#### [TEKS YANG DIBERIKAN]
·····

Oleh:
Abdurrahman
Menyampaikan kebenaran adalah kewajiban bagi seluruh umat Islam, walaupun
kewajiban ini berbeda-beda tingkatannya sesuai dengan kemampuan dan kapasitas
ilmu masing-masing. Seorang yang memiliki ilmu lebih dibanding yang lainnya
tentu memiliki kewajiban lebih besar untuk menyampaikan kebenaran dibandingkan
orang lainnya yang memiliki ilmu pas-pasan apalagi yang tidak memiliki ilmu.
Apa jadinya jika orang yang tidak memiliki ilmu atau kurang ilmu menyampaikan
kebenaran tersebut? bisa jadi yang terjadi adalah kebenaran yang bercampur
dengan pendapat-pendapat pribadinya tanpa didasari oleh ilmu yang benar.

·····

#### [BARIS TERSIMPAN]
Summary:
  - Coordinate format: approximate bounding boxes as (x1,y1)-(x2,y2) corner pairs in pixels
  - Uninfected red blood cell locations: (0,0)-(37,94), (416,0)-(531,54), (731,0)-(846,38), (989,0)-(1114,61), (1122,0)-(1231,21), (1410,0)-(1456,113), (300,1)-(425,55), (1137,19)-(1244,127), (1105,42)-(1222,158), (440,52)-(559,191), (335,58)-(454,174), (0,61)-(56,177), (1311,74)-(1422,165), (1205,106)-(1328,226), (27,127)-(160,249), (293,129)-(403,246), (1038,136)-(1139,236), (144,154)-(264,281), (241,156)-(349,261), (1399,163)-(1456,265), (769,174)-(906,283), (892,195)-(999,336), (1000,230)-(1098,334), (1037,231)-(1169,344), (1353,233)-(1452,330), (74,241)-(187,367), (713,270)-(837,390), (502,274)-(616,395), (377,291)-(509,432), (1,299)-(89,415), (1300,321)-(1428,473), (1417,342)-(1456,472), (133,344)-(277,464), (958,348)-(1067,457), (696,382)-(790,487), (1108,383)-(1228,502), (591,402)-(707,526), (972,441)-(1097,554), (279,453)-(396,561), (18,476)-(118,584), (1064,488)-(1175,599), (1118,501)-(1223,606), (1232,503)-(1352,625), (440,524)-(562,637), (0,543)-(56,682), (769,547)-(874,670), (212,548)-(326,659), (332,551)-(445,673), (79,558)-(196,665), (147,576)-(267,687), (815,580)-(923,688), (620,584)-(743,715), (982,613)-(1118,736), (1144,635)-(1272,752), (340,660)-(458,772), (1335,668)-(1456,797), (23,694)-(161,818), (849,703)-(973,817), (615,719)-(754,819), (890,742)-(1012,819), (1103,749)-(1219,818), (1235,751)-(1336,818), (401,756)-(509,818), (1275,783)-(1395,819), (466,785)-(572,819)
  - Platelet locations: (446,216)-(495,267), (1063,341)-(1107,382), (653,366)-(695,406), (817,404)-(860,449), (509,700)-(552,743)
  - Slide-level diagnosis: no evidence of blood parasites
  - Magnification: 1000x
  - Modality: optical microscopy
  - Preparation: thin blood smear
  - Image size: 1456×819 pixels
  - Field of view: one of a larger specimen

·····

#### [TUGAS SINGKAT 1]
Menurut teks tentang kewajiban menyampaikan kebenaran, siapa yang memiliki kewajiban lebih besar untuk menyampaikan kebenaran?
#### [TUGAS SINGKAT 2]
Lanjutkan teks tentang kewajiban menyampaikan kebenaran, mulai setelah kalimat terakhirnya.

#### [JAWABAN TERTULIS 1]
Orang yang memiliki ilmu lebih dibanding yang lainnya.

#### [JAWABAN TERTULIS 2]
Fenomena penyampaian kebenaran oleh para dai Islam menarik untuk
diperbincangkan, banyaknya bertebaran kelompok-kelompok dakwah tentu saja
menambah marak suasana penyampaian kebeneran ini (baca dakwah). Satu sisi
fenomena ini menggembirkan bagi umat Islam karena mereka akan mendapatkan
pencerahan dari para dai tersebut, namun di sisi lain muncul pula kegamangan
ketika dai tersebut ternyata memiliki ilmu yang kurang sehingga sering sekali
menjustise suatu kebenaran sebagai miliknya sendiri. Seorang dai menganggap
bahwa metode dakwah dan yang disampaikannya adalah yang lebih benar sehingga
dengan mudah menyalahkan orang dan kelompok lainnya.
Realitas inilah yang terkadang membuat saya miris, prihatin dan khawatir.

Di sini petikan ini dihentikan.